Ross managed a department that oversaw $300 million in inventory, alleging that IBM treated her differently than the male workers who acted similarly and were able to keep their jobs. IBM denied wrongdoing and defended their reasons for firing Ross.

The financial terms of the settlement were not disclosed in a one-sentence filing dated on January 4th in U.S. District Court that announced the agreement and ended the gender discrimination case. The documents did say Ross and IBM agreed to pay their own costs and legal fees.
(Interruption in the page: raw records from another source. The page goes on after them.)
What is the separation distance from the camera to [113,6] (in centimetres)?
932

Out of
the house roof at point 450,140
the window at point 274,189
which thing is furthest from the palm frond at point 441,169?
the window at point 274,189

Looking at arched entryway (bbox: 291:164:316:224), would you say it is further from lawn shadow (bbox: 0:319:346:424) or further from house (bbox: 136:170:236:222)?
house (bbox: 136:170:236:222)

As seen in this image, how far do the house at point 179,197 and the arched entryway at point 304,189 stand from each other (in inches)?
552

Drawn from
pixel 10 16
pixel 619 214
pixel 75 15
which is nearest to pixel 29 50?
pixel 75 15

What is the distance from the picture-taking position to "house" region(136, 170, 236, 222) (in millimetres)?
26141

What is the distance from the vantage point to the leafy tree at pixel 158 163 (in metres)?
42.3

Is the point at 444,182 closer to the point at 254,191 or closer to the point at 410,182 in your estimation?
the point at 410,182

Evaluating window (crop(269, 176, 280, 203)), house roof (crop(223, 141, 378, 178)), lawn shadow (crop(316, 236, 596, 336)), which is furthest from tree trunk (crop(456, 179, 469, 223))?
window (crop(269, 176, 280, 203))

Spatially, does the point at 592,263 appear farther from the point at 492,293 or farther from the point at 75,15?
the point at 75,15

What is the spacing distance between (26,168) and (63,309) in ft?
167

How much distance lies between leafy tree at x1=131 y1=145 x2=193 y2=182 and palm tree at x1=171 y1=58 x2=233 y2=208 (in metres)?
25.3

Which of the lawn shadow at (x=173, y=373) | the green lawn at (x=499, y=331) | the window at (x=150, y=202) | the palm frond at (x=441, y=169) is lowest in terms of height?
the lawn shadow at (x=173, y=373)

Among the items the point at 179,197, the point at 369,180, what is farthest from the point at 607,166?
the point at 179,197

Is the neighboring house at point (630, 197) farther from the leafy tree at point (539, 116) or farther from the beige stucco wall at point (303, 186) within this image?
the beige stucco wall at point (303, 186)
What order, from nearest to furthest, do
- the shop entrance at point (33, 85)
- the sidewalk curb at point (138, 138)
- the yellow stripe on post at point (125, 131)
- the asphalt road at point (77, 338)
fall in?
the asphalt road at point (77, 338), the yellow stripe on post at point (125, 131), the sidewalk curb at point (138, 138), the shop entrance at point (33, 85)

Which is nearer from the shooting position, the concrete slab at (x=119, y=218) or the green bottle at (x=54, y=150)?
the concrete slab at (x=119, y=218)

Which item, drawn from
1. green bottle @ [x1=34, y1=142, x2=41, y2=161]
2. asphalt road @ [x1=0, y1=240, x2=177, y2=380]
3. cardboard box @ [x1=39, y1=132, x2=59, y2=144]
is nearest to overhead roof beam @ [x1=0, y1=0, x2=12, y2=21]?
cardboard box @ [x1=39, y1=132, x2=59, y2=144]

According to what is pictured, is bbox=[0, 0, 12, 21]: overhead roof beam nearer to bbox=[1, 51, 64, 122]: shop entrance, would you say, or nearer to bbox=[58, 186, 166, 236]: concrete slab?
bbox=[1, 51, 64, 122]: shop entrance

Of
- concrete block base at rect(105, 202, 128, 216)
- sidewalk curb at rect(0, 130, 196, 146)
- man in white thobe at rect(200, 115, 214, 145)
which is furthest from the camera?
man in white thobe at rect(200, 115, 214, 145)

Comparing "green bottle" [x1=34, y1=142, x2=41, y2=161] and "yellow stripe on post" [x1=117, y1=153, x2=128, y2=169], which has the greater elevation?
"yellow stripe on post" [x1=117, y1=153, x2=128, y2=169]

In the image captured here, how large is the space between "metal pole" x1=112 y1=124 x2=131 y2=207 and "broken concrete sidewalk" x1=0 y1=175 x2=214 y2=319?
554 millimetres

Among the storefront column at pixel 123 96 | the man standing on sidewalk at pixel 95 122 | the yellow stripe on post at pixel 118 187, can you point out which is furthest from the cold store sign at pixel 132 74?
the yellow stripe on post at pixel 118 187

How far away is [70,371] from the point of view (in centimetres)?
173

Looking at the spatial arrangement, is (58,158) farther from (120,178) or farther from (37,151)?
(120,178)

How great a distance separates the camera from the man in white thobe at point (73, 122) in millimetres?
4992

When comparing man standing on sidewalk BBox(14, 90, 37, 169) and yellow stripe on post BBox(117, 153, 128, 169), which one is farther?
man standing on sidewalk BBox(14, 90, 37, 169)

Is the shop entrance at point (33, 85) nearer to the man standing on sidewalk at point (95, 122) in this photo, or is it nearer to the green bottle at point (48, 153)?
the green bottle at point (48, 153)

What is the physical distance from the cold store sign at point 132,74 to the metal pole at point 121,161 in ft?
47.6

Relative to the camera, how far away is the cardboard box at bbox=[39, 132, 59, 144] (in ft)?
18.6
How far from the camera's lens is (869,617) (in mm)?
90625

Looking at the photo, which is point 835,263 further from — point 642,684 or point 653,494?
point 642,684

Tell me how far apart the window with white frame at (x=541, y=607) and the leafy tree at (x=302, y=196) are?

The settlement came about after both sides met with a mediator in December and a few weeks ahead of a potential trial this month that would have convened had Ross and IBM failed to reach an agreement. In her lawsuit, Ross had sought an unspecified amount of monetary damages, interest, attorneys fees and also court costs.

Settlements of lawsuits such as Ross’ typically include confidentiality agreements, and resolutions rarely require companies to admit wrongdoing. Ross’ allegations arose from an incident during a company audit in January 2004. She created a checklist of procedures her department followed to track its inventory, then signed and dated the document for that year and two previous years, according to court papers.

She and the company disagreed about her intent. Ross argued she dated the paperwork simply to show that the procedures were in place during those years. IBM contended the backdating was designed to give the auditor the misleading impression that the document existed and had been used in the past.

A male counterpart — who created a similar checklist but gave it a current date — was allowed to explain his actions to the auditor, but Ross was not, according to court papers. Ross also cited a previous incident in which male employees were reprimanded but not dismissed for backdating a document during an audit.